June 16, 2009

Who Will the General Convention Be Listening To?

Last night, at the regular June meeting of Progressive Episcopalians of Pittsburgh, we showed Voices of Witness Africa. Voices is a documentary produced by Cynthia Black and Katie Sherrod for Claiming the Blessing. As explained in a press release from the Chicago Consultation, the documentary “interviews gay, lesbian, bisexual and transgender Africans about their lives and their relationships with God and the church.” It is intended to advance the process of listening to members of the GLBT community, which the Anglican Communion has been quick to advocate but slow to carry out. According to the press release, not only has the video been sent to those who will be attending the Episcopal Church’s General Convention next month, but it has also been sent to all bishops of the Anglican Communion.
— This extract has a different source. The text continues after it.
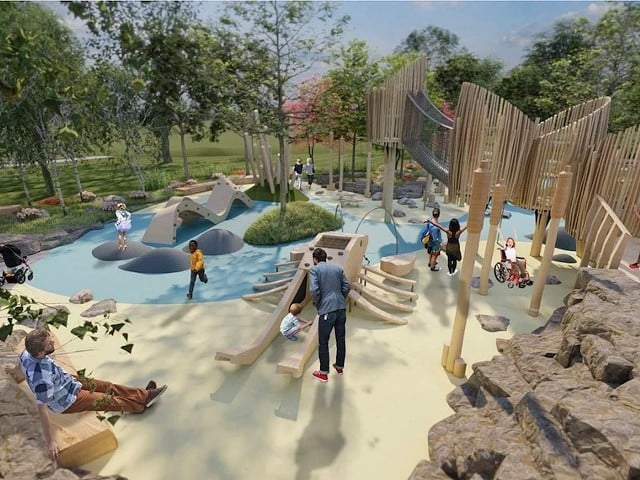 A rendering of the new Sharon Centre Outdoor Playground at Sharon Woods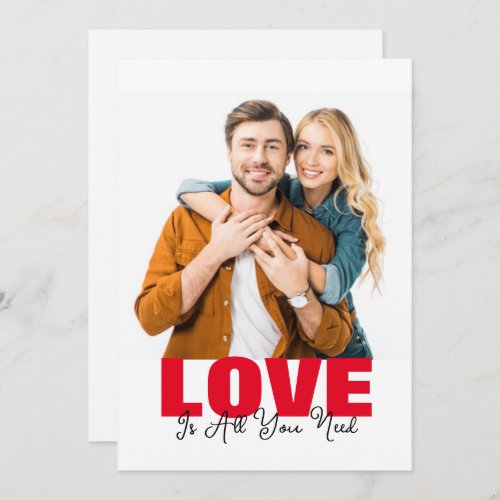 Love Is All You Need Flat Save The Date Card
After watching Voices of Witness Africa, we discussed what we had seen and speculated on why it was being sent to General Convention deputies. Many were struck by the similarity of the experiences related in Voices to those of GLBT people in the West. What was not similar, however, was the oppression and violence suffered by the Africans, often with the collusion of the church. (One person interviewed described the African situation as like that of the U.S. 58 years ago, though this may have minimized the intensity of the hostility in her home country.)
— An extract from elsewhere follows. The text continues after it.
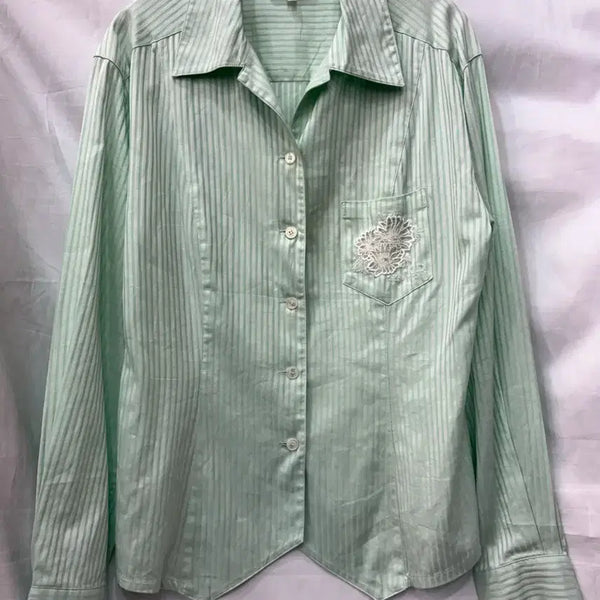 [BUNJANG] Christian Dior Striped Embroidered Shirt / 정품) 크리스찬 디올 스트라이프 셔츠 55~66사이즈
Whatever the reasons for producing and distributing Voices at this time—it is not difficult to imagine why deputies received DVDs before leaving for Anaheim—I came away from last night’s meeting with one overriding thought. Yet again, the General Convention will have to deal, directly or indirectly, with our relationship to the Anglican Communion. In 2006, against our collective better judgment I daresay, we pandered to the homophobic sensibilities of African archbishops. Voices of Witness Africa shows, in a very graphic way, other Africans perhaps more deserving of our concern. Will we have faithful GLBT people in mind in Anaheim when we make decisions for The Episcopal Church, or will we once again try to placate their oppressors?